> SET OF TASKS:
a. In the calendar contest post below, what is the minimum image size for an entry?
b. Continue the calendar contest post below from the point where it stops.

> EXCERPT:
• • • • •

# 2013 calendar contest!!



## ShutUpAndSmile (Mar 7, 2011)

2013 Calendar Contest!!! Exciting I know... )
To submit an image e-mail me the picture to [email protected] with your name, as well as what months you want to enter for. For a christmas theme enter for Dec. Ect. (Max of two per person)
Here are somethings to remember when entering your photos.
* Image size needs to be AT LEAST 1650 x 1276, no exceptions. The bigger, the better
* Please try and use a camera. Please no cell phones. It wont come out to well.
* Blurry photos, or the subject out of focus also will likely not get a lot of votes.
* Pay attention to the background, and the whole shot!!!! Photos with your hand or random stuff in the background wont look good.
* No watermarks, logos, or time stamps. You will get credit for the shot.
* No Photoshop!
* Photos must be your own!

The contest deadline is Nov 25th at 3pm eastern time. We'll have voting from the 25th to the 28th. Then give it to a panel of judges to vote for the final picks. From there a cover shot will be chosen.

• • • • •

> SUPPLIED MATERIAL:
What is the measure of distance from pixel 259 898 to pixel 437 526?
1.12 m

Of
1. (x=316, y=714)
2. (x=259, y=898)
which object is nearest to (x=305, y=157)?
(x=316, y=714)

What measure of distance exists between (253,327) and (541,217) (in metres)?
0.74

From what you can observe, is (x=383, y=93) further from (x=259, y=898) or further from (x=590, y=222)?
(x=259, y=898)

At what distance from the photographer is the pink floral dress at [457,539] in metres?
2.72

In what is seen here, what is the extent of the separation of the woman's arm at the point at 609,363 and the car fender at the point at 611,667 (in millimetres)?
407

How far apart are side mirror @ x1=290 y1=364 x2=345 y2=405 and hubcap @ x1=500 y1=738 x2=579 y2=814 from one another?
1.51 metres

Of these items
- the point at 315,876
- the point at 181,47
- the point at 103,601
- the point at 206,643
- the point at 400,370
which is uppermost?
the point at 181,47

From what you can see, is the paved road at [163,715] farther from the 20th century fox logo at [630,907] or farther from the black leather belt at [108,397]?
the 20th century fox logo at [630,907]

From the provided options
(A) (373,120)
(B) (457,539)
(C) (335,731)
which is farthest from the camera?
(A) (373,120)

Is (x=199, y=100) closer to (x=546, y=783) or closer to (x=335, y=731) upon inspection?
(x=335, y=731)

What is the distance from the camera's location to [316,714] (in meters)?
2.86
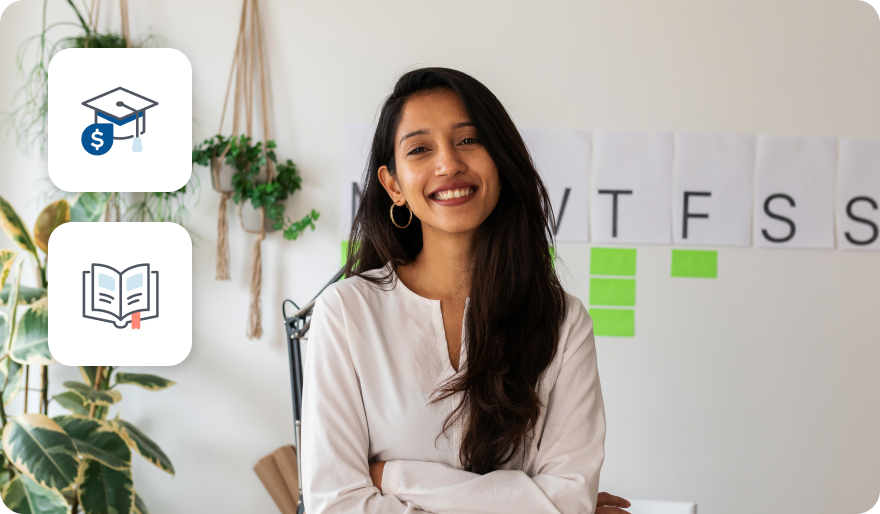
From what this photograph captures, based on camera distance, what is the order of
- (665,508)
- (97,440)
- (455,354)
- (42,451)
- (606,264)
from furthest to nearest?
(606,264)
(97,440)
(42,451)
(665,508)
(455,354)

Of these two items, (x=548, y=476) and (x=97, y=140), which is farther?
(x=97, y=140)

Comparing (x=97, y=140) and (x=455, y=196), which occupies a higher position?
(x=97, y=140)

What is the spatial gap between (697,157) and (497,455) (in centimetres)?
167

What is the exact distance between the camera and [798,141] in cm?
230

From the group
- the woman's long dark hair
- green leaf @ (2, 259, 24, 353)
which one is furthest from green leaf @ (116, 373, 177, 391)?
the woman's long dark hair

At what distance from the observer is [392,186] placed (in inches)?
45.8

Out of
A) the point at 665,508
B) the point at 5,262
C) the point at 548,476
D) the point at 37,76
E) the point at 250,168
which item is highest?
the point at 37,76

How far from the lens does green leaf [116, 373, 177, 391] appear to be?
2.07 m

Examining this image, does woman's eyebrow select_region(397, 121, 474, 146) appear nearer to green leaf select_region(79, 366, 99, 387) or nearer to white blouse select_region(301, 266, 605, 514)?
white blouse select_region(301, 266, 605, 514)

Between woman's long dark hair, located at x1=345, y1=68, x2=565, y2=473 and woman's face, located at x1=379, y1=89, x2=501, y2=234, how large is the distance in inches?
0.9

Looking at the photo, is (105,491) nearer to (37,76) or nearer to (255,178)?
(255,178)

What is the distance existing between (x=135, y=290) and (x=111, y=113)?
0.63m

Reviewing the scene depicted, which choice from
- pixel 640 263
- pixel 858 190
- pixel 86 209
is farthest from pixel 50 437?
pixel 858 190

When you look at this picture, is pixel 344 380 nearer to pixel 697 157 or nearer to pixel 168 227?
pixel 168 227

• • • • •

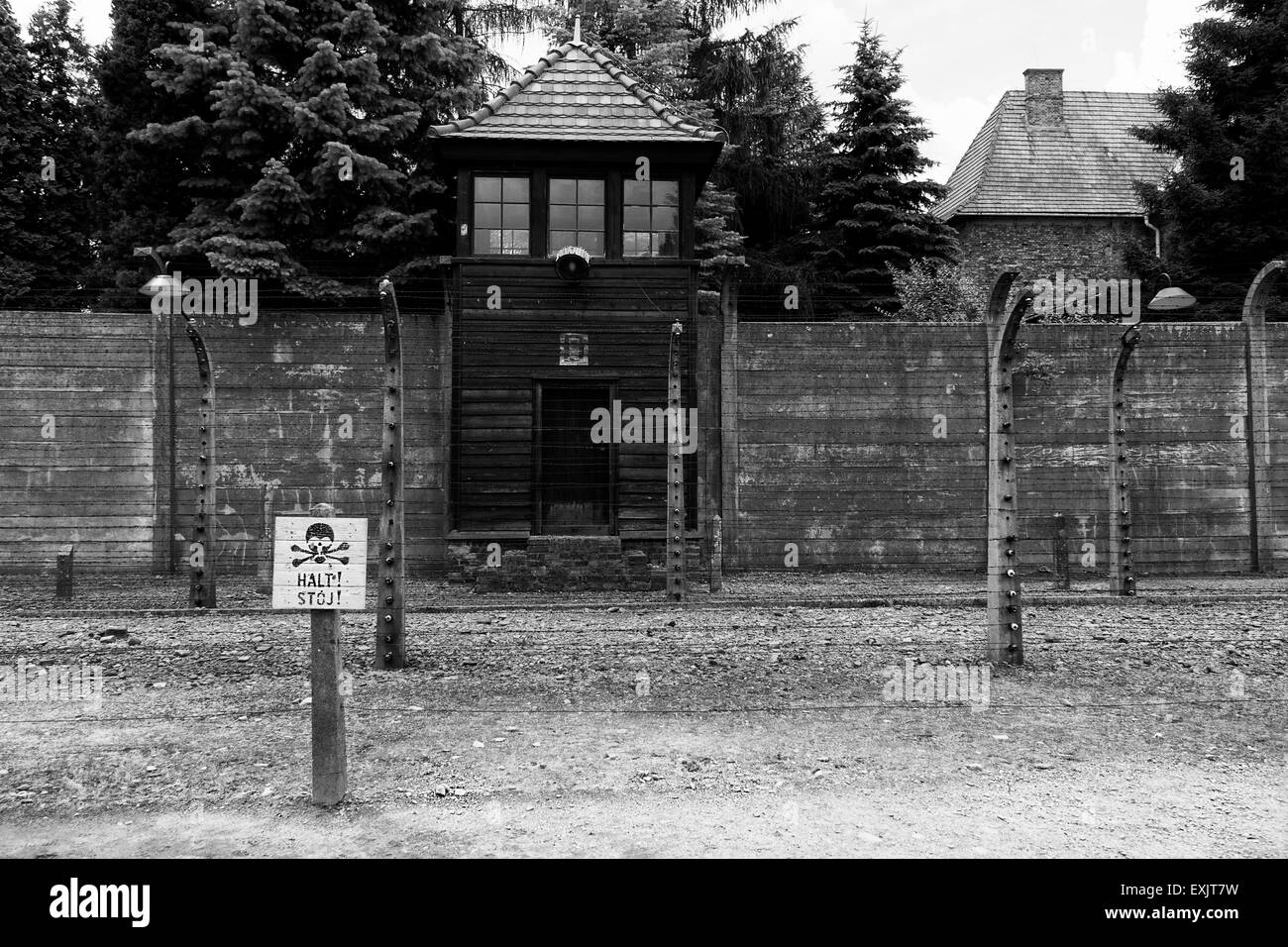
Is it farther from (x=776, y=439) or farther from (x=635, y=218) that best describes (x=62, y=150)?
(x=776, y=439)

• • • • •

> SOLVED PROBLEMS:
a. At least 1650 x 1276.

b.
To see entries go to...
Http://2013hedhehogcalendar.blogspot.com/

Oh I'm stealing May. So No entries will be accepted for May. (cause I can.. lol)

When calendar is finished 50% of all proceeds will go to the hedgehog welfare society.

Sorry in advance for any slow responses. Got hit by sandy and I have no power


----------



## Sarahg (Feb 18, 2010)

Hooray! I was hoping this would happen again this year


----------



## ShutUpAndSmile (Mar 7, 2011)

Yay!
We have our first two entries!!! Get them in guys!!


----------



## msredhead (Sep 28, 2012)

Oh, can't wait to get one in for Auri!


----------



## direwolf (Oct 11, 2012)

Just submitted mine! This is such a cool idea.


----------



## ShutUpAndSmile (Mar 7, 2011)

Awesome!
I emailed you back I just need you to pick which month. I don't like picking for people...lol it's stressful for me. xD


----------



## ShutUpAndSmile (Mar 7, 2011)

Two more entries!

Still plenty of open months to go for! Lets make this calendar better then last year!


----------



## momIImany (Oct 14, 2012)

I tried to see the entries, but it said, "the blog does not exist".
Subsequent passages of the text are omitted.